* **Passage given**:
━━━━━━
# Effect of expertise, nativity, and fluency

- group comparisons using % agreement, Spearman r, Krippendorf alpha, Fleiss kapp etc.

In [None]:
# intro, defaults (shared across notebooks)

import pandas as pd
import numpy as np
import scipy.stats as st
from pandas import DataFrame, Series, MultiIndex
import matplotlib.pyplot as plt
import drawBot as db
from IPython.display import Image
from sklearn.linear_model import LinearRegression
from sklearn.metrics import mean_squared_error
import pingouin as pg
import krippendorff
%matplotlib inline


# ---------------------------------------------------
# helpers

def fix_columns(cols):
    for col in cols:
        if col[0] == "control":
            yield col
        else:
            col = list(col)
            col[-1] = tuple(eval(col[-1]))
            yield tuple(col)

def make_compact(d, flat=False):
    """
    Make DataFrame compact = use [0, 1, 2]
    instead of all characters on the index
    """

    d_compact = pd.DataFrame(columns=d.columns, index=[0, 1, 2])
    for col in d.columns:
        triplet = col[-1] # last item in the index is a triplet
        col_data = pd.Series(d[col].dropna(), index=triplet)
        d_compact[col] = list(col_data) # past regardless the index
    if flat:
        return d_compact.fillna(0)
    else:
        return d_compact.fillna(0)


# ---------------------------------------------------
# set global properties for plotting

font = {"family":"Adapter Mono PE", "size":"10", "weight":"medium"}
figure = {"titlesize":"10","titleweight":"medium"}
axes = {"titlesize":"10", "titleweight":"medium", "labelsize":"10", "labelweight":"medium"}
plt.rc("font", **font)
plt.rc("figure", **figure)
plt.rc("axes", **axes)
box_colors = dict(boxes="Black", whiskers="0.5", medians="Black", caps="0.5")

In [None]:
# Get data

d = pd.read_csv("csv/raw-data-preprocessed.csv", index_col=0, header=[0,1,2], dtype="unicode")
d.sort_index(axis=1, inplace=True)

non_control_columns = [col for col in d.columns if col[0] != "control"]

# fix type
d["control", "control", "order"] = d["control", "control", "order"].astype("float").astype("int")

# fix triplet columns (convert them to tuples)
d.columns = pd.MultiIndex.from_tuples(list(fix_columns(d.columns)))

# data frame just for the demographics
demo = d["control", "control"]

print("Imported %d rows, %d columns." % d.shape)
━━━━━━
* **Material**:
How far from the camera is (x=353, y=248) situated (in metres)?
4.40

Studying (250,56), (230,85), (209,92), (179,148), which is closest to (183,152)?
━━━━━━
* **What to do**:
1/ Decide whether each statement agrees with the notebook on expertise, nativity, and fluency: (a) the data are read from "csv/raw-data-preprocessed.csv"; (b) the plotting font size is set to 12; (c) make_compact uses [0, 1, 2] as the index. Answer yes or no for each, quoting the words of the notebook that settle it.
2/ Restate the block of the notebook on expertise, nativity, and fluency that begins "# Get data" as a list of steps, keeping its main facts.
3/ Carry on the notebook on expertise, nativity, and fluency, starting after its final line.

* **Replies**:
1/
(a) Yes: "d = pd.read_csv("csv/raw-data-preprocessed.csv", index_col=0, header=[0,1,2], dtype="unicode")"
(b) No: "font = {"family":"Adapter Mono PE", "size":"10", "weight":"medium"}"
(c) Yes: "Make DataFrame compact = use [0, 1, 2]"

2/
- Read "csv/raw-data-preprocessed.csv", with the first column as the index, three header rows, and every value loaded as text.
- Sort the columns.
- Collect the columns whose top level is not "control".
- Convert the "order" column under "control" to integers.
- Turn the triplet column labels into tuples with fix_columns.
- Store the demographic data, taken from the "control", "control" columns, in demo.
- Print how many rows and columns were imported.

3/
# ---------------------------------------------------
# lists of typefaces and scripts

from chardict import chardict, all_characters, all_typefaces, all_script_typefaces

sorted_scripts = sorted(all_script_typefaces.keys())
# get sorting for all characters in all scripts together
sorted_chars = []
for script in ["cyrillic", "devanagari", "latin"]:
    sorted_chars += list(chardict[script].keys())

Imported 1787 rows, 1579 columns.


In [None]:
# Frequencies & distribution of the most popular response (copied from analysis)

# functions

def get_frequencies_typeface(d, index=None, mode="relative", sort=False):
    """
    Find relative frequencies for characters in each triplet in DF.
    
    Parameters:
        index: is used to pass a shared index across multiple typefaces
        mode: indicates whether the counts should be normalized (i.e. relative frequencies)
        sort: whether to return a sorted Series instead of matching responses to characters
    Return:
        DF with frequencies.
    """
    
    # the index need to be built first
    # so value_counts below fall to the right slot
    if sort:
        index = [0, 1, 2]
    elif index is None:
        index = []
        for triplet in d.columns:
            index += list(triplet)
        index = sorted(list(set(index)))
    # count frequencies
    frequencies = DataFrame(index=index, columns=d.columns)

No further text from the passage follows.